## Supplied records
****************************************
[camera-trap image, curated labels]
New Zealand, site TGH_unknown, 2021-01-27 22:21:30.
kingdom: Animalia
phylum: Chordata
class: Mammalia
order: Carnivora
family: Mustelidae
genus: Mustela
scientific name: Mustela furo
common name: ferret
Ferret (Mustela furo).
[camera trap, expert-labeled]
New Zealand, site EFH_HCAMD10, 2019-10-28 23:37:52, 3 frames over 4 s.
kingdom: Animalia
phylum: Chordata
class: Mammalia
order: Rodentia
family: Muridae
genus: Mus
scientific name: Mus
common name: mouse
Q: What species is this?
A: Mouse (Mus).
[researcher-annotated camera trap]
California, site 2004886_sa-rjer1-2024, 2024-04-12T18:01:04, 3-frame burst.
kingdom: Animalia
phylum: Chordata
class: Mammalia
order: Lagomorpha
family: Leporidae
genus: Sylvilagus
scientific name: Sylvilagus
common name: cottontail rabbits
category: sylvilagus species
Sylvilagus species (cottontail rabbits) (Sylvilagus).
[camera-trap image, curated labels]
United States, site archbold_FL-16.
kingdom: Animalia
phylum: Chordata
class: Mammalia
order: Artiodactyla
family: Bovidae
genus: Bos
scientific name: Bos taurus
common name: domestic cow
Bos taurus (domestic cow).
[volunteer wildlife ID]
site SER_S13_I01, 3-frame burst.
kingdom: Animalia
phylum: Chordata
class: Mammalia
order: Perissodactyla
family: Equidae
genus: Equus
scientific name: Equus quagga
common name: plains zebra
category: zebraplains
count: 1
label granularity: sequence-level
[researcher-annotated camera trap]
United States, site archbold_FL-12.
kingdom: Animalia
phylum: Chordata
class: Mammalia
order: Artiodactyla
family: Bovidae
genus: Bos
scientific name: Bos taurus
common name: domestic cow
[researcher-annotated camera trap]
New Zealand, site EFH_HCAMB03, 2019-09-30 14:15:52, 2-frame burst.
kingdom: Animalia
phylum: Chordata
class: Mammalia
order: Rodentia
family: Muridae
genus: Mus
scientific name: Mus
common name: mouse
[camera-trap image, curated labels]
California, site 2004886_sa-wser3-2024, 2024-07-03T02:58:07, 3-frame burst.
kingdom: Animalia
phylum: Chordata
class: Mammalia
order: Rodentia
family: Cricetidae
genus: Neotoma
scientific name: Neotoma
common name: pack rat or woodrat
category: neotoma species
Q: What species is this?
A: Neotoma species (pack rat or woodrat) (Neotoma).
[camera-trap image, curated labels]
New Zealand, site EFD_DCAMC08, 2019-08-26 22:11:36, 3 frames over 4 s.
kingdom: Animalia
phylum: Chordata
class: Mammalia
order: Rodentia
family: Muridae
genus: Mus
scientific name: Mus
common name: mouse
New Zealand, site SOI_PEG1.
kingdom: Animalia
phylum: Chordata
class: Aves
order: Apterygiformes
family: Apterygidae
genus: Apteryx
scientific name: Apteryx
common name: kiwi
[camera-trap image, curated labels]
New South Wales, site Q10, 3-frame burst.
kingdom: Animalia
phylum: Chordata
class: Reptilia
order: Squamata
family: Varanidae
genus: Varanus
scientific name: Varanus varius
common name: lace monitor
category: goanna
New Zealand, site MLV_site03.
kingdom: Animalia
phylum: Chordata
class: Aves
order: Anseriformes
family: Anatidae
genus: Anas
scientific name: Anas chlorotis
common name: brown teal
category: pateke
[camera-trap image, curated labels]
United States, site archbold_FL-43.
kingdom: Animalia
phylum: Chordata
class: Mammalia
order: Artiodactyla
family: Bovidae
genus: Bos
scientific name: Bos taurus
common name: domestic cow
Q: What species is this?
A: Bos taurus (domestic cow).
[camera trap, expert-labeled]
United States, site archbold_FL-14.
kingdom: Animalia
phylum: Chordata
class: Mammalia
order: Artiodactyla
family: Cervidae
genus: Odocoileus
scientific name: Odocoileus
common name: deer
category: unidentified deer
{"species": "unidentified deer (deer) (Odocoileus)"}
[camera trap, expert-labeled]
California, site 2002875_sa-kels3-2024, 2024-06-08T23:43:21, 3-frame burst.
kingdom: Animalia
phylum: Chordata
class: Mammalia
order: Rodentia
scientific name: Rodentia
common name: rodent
****************************************
Beginning with the first line of the records above, reproduce each line exactly, ending at the line that contains "[volunteer wildlife ID]", and leave out everything else.

## Reply to the task
[camera-trap image, curated labels]
New Zealand, site TGH_unknown, 2021-01-27 22:21:30.
kingdom: Animalia
phylum: Chordata
class: Mammalia
order: Carnivora
family: Mustelidae
genus: Mustela
scientific name: Mustela furo
common name: ferret
Ferret (Mustela furo).
[camera trap, expert-labeled]
New Zealand, site EFH_HCAMD10, 2019-10-28 23:37:52, 3 frames over 4 s.
kingdom: Animalia
phylum: Chordata
class: Mammalia
order: Rodentia
family: Muridae
genus: Mus
scientific name: Mus
common name: mouse
Q: What species is this?
A: Mouse (Mus).
[researcher-annotated camera trap]
California, site 2004886_sa-rjer1-2024, 2024-04-12T18:01:04, 3-frame burst.
kingdom: Animalia
phylum: Chordata
class: Mammalia
order: Lagomorpha
family: Leporidae
genus: Sylvilagus
scientific name: Sylvilagus
common name: cottontail rabbits
category: sylvilagus species
Sylvilagus species (cottontail rabbits) (Sylvilagus).
[camera-trap image, curated labels]
United States, site archbold_FL-16.
kingdom: Animalia
phylum: Chordata
class: Mammalia
order: Artiodactyla
family: Bovidae
genus: Bos
scientific name: Bos taurus
common name: domestic cow
Bos taurus (domestic cow).
[volunteer wildlife ID]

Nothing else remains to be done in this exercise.